Und natürlich hat Bertolt Brecht seinen Platz im Gesamtwerk von Straub/Huillet: Schon am Anfang von "Nicht versöhnt oder Es hilft nur Gewalt, wo Gewalt herrscht" (1965) ist Brecht zu lesen; mit "Geschichtsunterricht" (1972) verfilmten die beiden Brechts "Die Geschäfte des Herrn Julius Cäsar" - wieder ein fragmentarisches Werk. So könnte man weiter durch ihr Werk streifen und feststellen, wie alles zusammengehört und sich die unterschiedlichsten Verbindungen zwischen den Filmen ergeben, zwischen den "politischen" wie auch den "Kunst"-Werken. Für Straub/Huillet gibt es diese Trennung nicht: der politische Mensch ist immer ein der Kunst verbundener Mensch, denn die Politik ist Kunst, und das Leben, die Welt ist ein gigantisches Gesamtkunstwerk. Der Straub/Huilletsche Mensch ist der zoon politicon.

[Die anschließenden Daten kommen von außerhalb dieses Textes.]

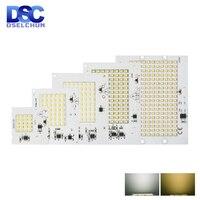 Chip LED SMD 100, 10W, 20W, 30W, 50W, 2835 W, cuentas de luz de inundación, CA 220V-240V, lámpara Led de proyector DIY para iluminación exterior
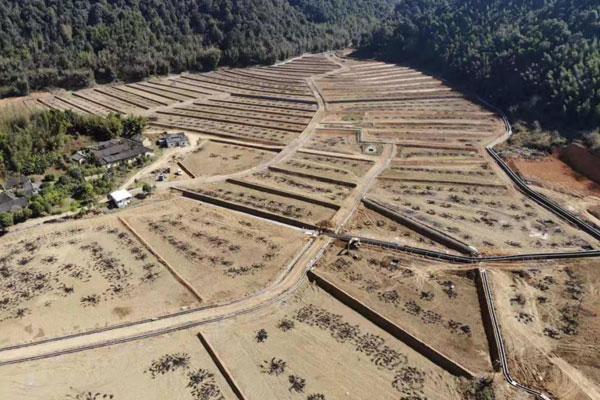 广东省现有耕地提质改造项目土壤改良工程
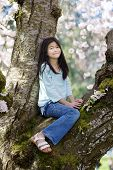 Ten Year Old Girl Sitting In Cherry Tree Covered In Blossoms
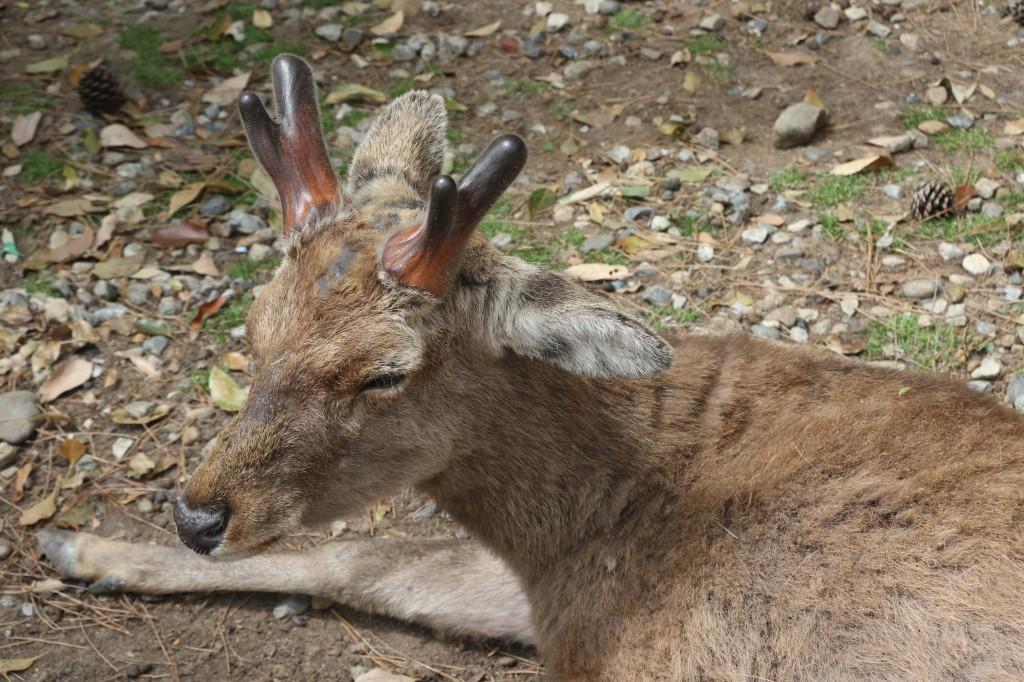 nara giappone cervo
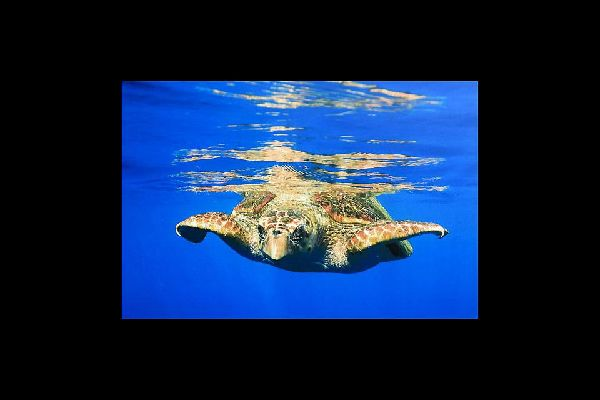 The TAMAR Project is an eco-museum allowing visitors to observe sea turtles and sharks developing in large outdoor tanks. Its aim is to help preserve several endangered species
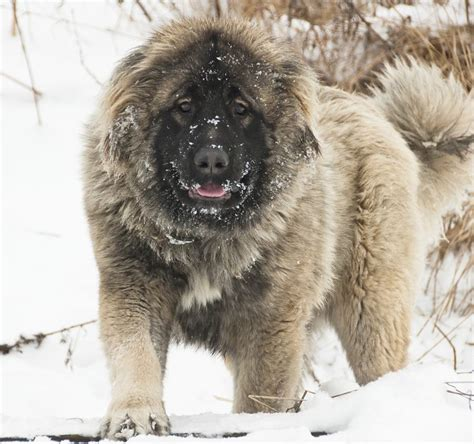 caucasian shepherd puppy a list of mountain breeds with amazing information and pictures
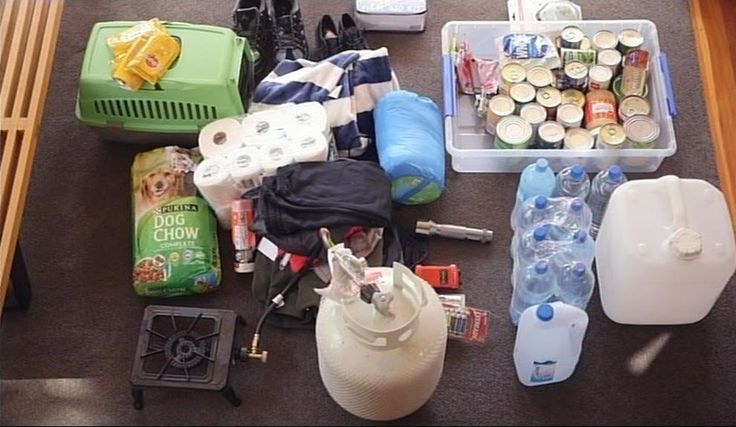 Getting your Family and Pets prepared for a Natural Disaster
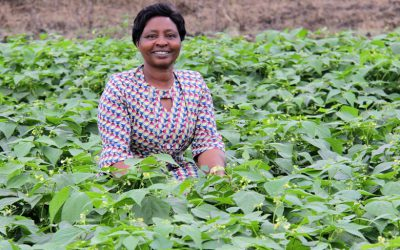 Cultural expectations in women's economic empowerment: Case of women and men farmers in Uganda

Nun hat dieses Menschenbild denselben Fehler, den auch das Menschenbild bei Karl Marx hat: Der Mensch ist einfach nicht so gut, wie man ihn gerne hätte. Was heißt hier aber "Fehler"? Natürlich ist der Mensch schlecht, denn die Welt, in der er lebt, erlaubt es ihm nicht, ein guter Mensch zu sein. "Antigone" spürt dem Urgrund dieses Zustands der Welt nach: dem Kapitalismus. Krieg entsteht aus ökonomischer Mißwirtschaft, aus Habgier wie Not - am Ende aus Unzulänglichkeit. Der Hauptunterschied zwischen den "Antigone"-Fassungen von Sophokles und Brecht liegt in der Akzentuierung der materiellen Grundlagen der Politik (Brecht) gegenüber dem Schicksalskonzept (Sophokles). Einige Dialoge und Monologe sind bei Brecht Systemanalysen in Reinform. Der Änderungen sind nicht viele, doch sie sind beträchtlich. Kreon wird von einem, der die Götter herausfordert, zu einem, der das Kapital herausfordert. Die Konsequenzen sind dieselben, es hat sich nicht viel geändert. Und der Tod beendet alles. Kreon reagiert mit Gewalt, weil Gewalt herrscht. Das ist das System. Antigone bringt den Mut auf, sich gegen den Tyrannen zu erheben. Doch was bringt das? Nicht mehr als den Tod. Antigone ist ein Beispiel, wie es schon Empedokles war, der in den Krater ging und zu Asche wurde. Und so ist auch das Stück "Antigone" ein Beispiel: in einer materialistischen Weltsicht hat das Schicksal keinen Platz. Demnach wäre die von Sophokles verfaßte Ur-Fassung fehl am Platz gewesen; und Anouilhs Bearbeitung wäre ob ihres Hintergrundes zeitlich genauso beschränkt gewesen wie die von Sophokles es ideologisch ist. Die Brechtsche Version als politisches Schauspiel ist dieser und jeder Zeit gemäß - aber nicht als trockene Formel, sondern als Schau-Spiel, das einen ergreift, das Menschen zeigt und Dinge erkennen läßt. Erkennen durch Identifikation der Situation, durch Gefühle wie Gedanken.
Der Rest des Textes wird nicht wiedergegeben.